### What the exercise asks
Can you rewrite the material from the line containing "Would you place" up to and including the line containing "14.4 inches", putting "pale wing patch" in place of "white wing patch" and leaving everything else unchanged?
# start of Records shown
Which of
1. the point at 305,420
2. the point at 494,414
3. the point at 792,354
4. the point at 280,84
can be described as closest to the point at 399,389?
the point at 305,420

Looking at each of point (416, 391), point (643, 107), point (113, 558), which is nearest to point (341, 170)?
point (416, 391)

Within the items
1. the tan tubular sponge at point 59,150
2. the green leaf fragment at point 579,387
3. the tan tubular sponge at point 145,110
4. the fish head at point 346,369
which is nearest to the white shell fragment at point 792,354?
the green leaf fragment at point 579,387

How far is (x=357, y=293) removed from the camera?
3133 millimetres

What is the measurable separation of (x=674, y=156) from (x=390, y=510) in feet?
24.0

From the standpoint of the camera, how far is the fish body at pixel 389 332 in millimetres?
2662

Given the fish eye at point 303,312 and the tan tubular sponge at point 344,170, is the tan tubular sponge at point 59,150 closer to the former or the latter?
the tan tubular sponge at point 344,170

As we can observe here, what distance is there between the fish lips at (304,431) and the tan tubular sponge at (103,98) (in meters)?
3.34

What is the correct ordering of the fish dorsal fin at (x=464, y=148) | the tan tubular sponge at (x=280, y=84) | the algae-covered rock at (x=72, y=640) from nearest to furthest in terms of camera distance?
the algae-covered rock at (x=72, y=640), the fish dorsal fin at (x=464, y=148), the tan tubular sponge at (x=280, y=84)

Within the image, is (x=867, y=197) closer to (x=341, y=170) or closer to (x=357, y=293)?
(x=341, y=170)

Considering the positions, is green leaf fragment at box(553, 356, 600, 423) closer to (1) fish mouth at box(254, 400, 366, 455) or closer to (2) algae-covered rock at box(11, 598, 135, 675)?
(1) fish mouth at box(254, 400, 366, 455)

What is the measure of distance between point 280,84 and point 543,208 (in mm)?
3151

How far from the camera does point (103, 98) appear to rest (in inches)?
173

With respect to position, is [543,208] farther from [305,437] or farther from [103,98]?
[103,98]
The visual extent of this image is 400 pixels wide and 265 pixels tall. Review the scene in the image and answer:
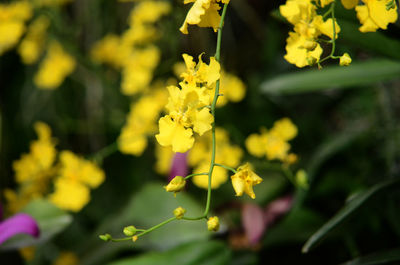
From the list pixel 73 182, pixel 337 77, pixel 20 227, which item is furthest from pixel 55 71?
pixel 337 77

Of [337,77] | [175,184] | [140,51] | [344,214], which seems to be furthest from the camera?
[140,51]

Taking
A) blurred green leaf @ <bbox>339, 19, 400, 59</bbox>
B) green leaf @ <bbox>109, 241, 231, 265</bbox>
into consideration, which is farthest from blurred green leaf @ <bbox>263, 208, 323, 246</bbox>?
blurred green leaf @ <bbox>339, 19, 400, 59</bbox>

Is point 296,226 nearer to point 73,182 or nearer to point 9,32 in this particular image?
point 73,182

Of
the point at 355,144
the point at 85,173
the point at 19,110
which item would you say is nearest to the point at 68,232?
the point at 85,173

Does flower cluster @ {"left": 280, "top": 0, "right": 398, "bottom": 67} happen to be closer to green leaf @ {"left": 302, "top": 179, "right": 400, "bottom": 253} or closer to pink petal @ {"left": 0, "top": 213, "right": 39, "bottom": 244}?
Result: green leaf @ {"left": 302, "top": 179, "right": 400, "bottom": 253}

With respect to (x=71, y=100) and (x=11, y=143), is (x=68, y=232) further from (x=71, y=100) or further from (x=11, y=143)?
(x=71, y=100)
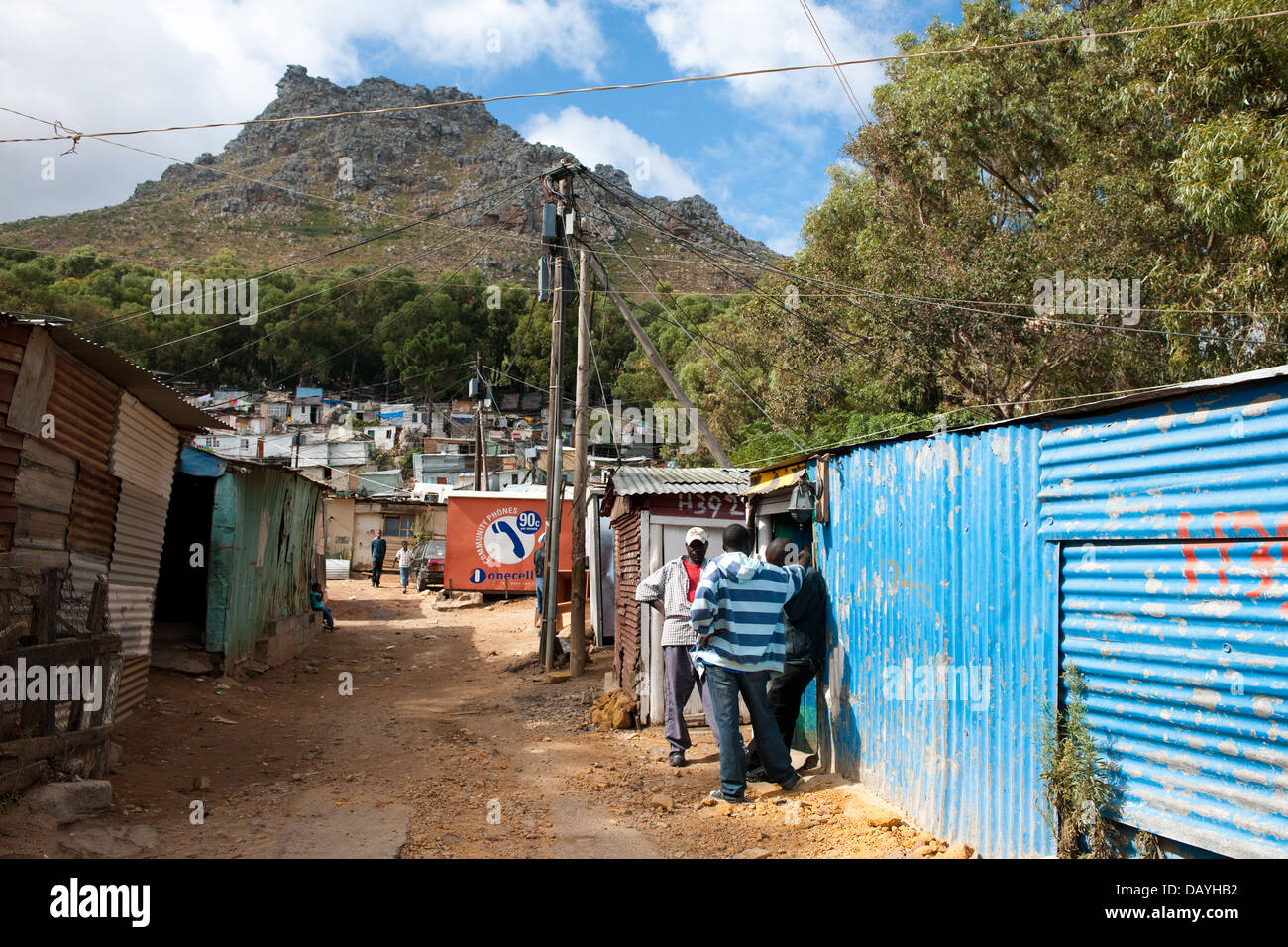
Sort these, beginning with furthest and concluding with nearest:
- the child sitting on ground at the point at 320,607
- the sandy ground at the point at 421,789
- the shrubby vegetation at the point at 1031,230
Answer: the child sitting on ground at the point at 320,607 → the shrubby vegetation at the point at 1031,230 → the sandy ground at the point at 421,789

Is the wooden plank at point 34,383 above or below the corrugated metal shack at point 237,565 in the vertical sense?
above

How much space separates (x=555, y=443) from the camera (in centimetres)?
1321

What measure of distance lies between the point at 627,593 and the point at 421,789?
4.49m

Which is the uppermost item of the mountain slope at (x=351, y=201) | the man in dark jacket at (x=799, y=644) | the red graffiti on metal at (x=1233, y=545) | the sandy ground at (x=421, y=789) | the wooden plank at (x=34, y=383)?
the mountain slope at (x=351, y=201)

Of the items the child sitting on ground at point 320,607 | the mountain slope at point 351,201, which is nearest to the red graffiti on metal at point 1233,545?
the child sitting on ground at point 320,607

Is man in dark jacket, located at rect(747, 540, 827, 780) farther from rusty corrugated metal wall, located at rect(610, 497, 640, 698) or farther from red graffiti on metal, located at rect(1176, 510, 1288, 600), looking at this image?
red graffiti on metal, located at rect(1176, 510, 1288, 600)

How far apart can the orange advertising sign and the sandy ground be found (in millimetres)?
10919

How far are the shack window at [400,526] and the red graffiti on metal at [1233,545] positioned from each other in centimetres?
3492

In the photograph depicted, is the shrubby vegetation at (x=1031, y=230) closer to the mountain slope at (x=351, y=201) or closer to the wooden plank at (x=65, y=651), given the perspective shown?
the wooden plank at (x=65, y=651)

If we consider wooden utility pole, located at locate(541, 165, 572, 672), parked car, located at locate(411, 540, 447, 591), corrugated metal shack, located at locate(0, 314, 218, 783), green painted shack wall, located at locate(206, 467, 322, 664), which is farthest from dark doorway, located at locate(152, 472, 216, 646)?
parked car, located at locate(411, 540, 447, 591)

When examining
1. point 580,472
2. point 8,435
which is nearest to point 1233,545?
point 8,435

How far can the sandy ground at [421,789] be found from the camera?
532cm
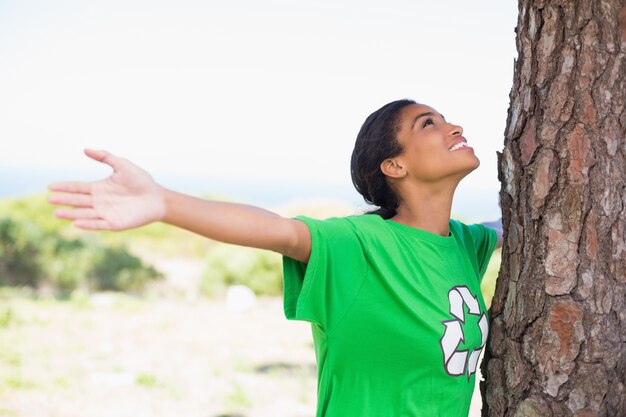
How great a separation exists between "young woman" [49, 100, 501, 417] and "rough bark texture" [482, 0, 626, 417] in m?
0.19

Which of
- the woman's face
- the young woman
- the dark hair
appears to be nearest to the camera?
the young woman

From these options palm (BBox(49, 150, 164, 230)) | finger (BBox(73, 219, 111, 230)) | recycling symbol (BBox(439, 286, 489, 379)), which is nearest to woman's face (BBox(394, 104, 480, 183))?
recycling symbol (BBox(439, 286, 489, 379))

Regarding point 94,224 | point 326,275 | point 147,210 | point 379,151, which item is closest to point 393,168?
point 379,151

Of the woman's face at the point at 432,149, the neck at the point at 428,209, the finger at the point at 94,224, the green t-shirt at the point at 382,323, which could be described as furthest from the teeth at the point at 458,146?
the finger at the point at 94,224

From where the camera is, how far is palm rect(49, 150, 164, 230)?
148cm

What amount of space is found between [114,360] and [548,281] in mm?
4705

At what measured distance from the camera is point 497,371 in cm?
218

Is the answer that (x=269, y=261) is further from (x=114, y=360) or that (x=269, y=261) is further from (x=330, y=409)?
(x=330, y=409)

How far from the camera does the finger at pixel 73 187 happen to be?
Answer: 1472 millimetres

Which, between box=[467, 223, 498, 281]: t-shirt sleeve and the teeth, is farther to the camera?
box=[467, 223, 498, 281]: t-shirt sleeve

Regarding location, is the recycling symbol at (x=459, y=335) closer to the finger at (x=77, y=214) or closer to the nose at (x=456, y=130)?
the nose at (x=456, y=130)

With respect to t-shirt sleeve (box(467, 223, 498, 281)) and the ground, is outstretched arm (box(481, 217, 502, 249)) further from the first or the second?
the ground

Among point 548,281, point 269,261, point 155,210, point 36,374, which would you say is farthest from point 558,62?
point 269,261

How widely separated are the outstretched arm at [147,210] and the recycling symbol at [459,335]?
55 centimetres
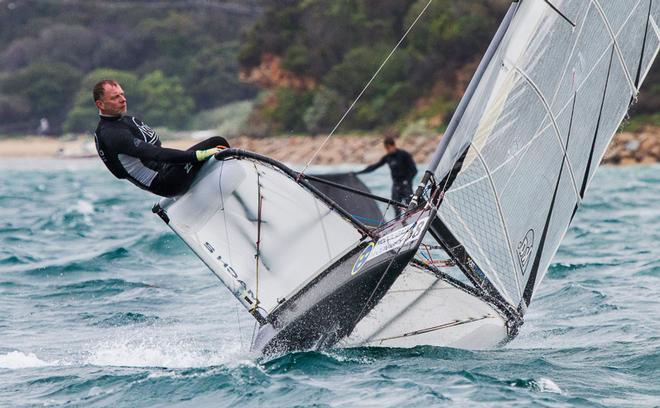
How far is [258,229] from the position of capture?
624 cm

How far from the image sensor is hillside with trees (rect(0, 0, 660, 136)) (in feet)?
140

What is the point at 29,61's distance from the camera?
67.1 m

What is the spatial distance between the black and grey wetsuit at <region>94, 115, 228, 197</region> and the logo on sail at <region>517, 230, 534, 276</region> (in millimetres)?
1773

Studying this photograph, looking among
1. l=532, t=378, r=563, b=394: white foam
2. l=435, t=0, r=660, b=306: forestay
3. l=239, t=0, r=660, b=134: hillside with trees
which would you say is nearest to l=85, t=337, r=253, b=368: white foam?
l=435, t=0, r=660, b=306: forestay

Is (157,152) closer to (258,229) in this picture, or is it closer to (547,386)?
(258,229)

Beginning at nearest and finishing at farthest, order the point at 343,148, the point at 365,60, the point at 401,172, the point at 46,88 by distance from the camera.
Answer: the point at 401,172, the point at 343,148, the point at 365,60, the point at 46,88

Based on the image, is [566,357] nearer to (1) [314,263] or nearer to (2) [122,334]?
(1) [314,263]

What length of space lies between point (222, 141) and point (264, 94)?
48708 millimetres

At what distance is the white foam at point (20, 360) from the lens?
20.3 feet

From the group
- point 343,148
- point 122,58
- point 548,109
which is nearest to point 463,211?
point 548,109

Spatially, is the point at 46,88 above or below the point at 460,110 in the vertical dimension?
above

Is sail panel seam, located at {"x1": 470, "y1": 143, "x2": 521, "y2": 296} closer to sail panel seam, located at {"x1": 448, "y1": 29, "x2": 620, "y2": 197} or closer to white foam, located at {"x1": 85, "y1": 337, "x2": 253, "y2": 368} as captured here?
sail panel seam, located at {"x1": 448, "y1": 29, "x2": 620, "y2": 197}

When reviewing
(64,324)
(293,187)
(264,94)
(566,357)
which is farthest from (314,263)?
(264,94)

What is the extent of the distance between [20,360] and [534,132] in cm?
315
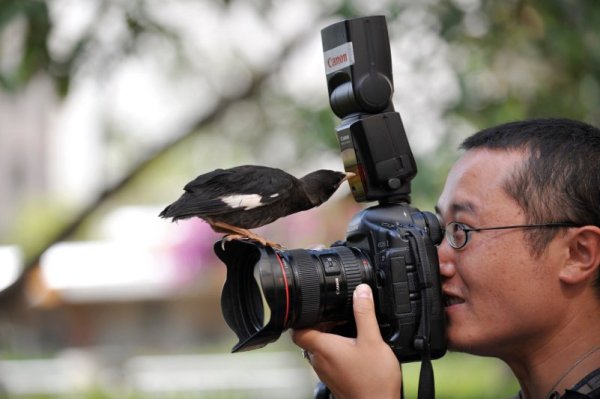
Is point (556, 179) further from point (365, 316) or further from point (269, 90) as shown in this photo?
point (269, 90)

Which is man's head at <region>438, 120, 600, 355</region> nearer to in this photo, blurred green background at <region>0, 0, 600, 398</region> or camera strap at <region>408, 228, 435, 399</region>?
camera strap at <region>408, 228, 435, 399</region>

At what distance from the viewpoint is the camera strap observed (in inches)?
71.2

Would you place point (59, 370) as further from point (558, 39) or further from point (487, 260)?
point (487, 260)

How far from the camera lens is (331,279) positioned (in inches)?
72.3

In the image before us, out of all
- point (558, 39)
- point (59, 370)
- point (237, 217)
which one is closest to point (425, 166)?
point (558, 39)

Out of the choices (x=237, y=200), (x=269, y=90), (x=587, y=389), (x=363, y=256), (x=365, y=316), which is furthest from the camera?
(x=269, y=90)

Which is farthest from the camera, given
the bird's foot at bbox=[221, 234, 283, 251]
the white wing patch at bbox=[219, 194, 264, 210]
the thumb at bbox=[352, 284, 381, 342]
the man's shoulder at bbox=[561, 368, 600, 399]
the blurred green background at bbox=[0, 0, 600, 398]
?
the blurred green background at bbox=[0, 0, 600, 398]

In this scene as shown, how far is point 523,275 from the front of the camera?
1.71 m

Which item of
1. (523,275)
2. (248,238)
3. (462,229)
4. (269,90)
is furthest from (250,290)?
(269,90)

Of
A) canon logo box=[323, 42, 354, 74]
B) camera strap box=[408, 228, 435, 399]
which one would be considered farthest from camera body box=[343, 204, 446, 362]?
canon logo box=[323, 42, 354, 74]

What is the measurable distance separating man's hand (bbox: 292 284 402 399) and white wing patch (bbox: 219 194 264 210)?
14.4 inches

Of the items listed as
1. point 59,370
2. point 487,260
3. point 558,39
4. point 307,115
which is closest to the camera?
point 487,260

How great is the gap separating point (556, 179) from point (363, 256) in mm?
433

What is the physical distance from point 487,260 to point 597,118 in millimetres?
2546
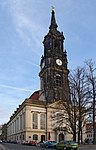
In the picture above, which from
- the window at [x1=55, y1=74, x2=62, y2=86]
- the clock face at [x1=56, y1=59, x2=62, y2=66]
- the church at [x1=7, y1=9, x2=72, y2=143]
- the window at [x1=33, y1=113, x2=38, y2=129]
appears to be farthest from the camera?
the clock face at [x1=56, y1=59, x2=62, y2=66]

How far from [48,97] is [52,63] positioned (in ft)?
43.5

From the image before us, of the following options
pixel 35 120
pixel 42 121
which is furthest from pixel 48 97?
pixel 35 120

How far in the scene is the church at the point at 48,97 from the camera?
89500 millimetres

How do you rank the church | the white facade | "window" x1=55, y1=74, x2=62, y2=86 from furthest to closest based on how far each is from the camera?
"window" x1=55, y1=74, x2=62, y2=86
the church
the white facade

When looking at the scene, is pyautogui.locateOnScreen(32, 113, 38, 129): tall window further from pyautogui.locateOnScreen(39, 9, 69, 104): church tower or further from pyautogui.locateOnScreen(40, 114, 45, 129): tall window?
pyautogui.locateOnScreen(39, 9, 69, 104): church tower

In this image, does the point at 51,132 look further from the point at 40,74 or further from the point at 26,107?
the point at 40,74

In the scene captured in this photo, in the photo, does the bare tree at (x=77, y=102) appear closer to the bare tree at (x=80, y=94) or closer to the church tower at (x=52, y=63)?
the bare tree at (x=80, y=94)

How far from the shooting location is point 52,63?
102 meters

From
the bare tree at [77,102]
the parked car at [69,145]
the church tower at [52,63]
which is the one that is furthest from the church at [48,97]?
the parked car at [69,145]

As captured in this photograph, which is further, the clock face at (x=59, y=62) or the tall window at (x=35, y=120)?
the clock face at (x=59, y=62)

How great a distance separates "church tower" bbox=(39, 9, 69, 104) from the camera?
9656 cm

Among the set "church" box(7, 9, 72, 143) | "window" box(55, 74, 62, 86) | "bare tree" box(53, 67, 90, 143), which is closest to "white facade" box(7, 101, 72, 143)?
"church" box(7, 9, 72, 143)

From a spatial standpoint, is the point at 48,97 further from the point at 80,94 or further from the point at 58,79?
the point at 80,94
# end of Records shown
### Task result
Would you place point (59, 370) as further from point (558, 39) or further from point (487, 260)?
point (487, 260)

How far from the camera lens is (331,279) positioned (in inches)?
72.3

In the image before us, out of all
- point (558, 39)
- point (59, 370)
- point (237, 217)
which one is closest to point (425, 166)?
point (558, 39)

Out of the choices (x=237, y=200), (x=269, y=90), (x=587, y=389), (x=363, y=256), (x=365, y=316), which is furthest from the camera?
(x=269, y=90)

Which is farthest from the camera, given
the bird's foot at bbox=[221, 234, 283, 251]
the pale wing patch at bbox=[219, 194, 264, 210]
the thumb at bbox=[352, 284, 381, 342]
the man's shoulder at bbox=[561, 368, 600, 399]
the blurred green background at bbox=[0, 0, 600, 398]
?
the blurred green background at bbox=[0, 0, 600, 398]

In this scene as shown, how far is point 523,275 from the front of the camera?
1.71 m

Which item of
1. (523,275)
2. (248,238)
3. (462,229)
4. (269,90)
is furthest from (250,290)?
(269,90)

Of
A) canon logo box=[323, 42, 354, 74]
B) camera strap box=[408, 228, 435, 399]
which one would be considered farthest from camera body box=[343, 204, 446, 362]?
canon logo box=[323, 42, 354, 74]

What is the measurable distance separating man's hand (bbox: 292 284 402 399) and pale wing patch (bbox: 219 194 264 210)?
14.4 inches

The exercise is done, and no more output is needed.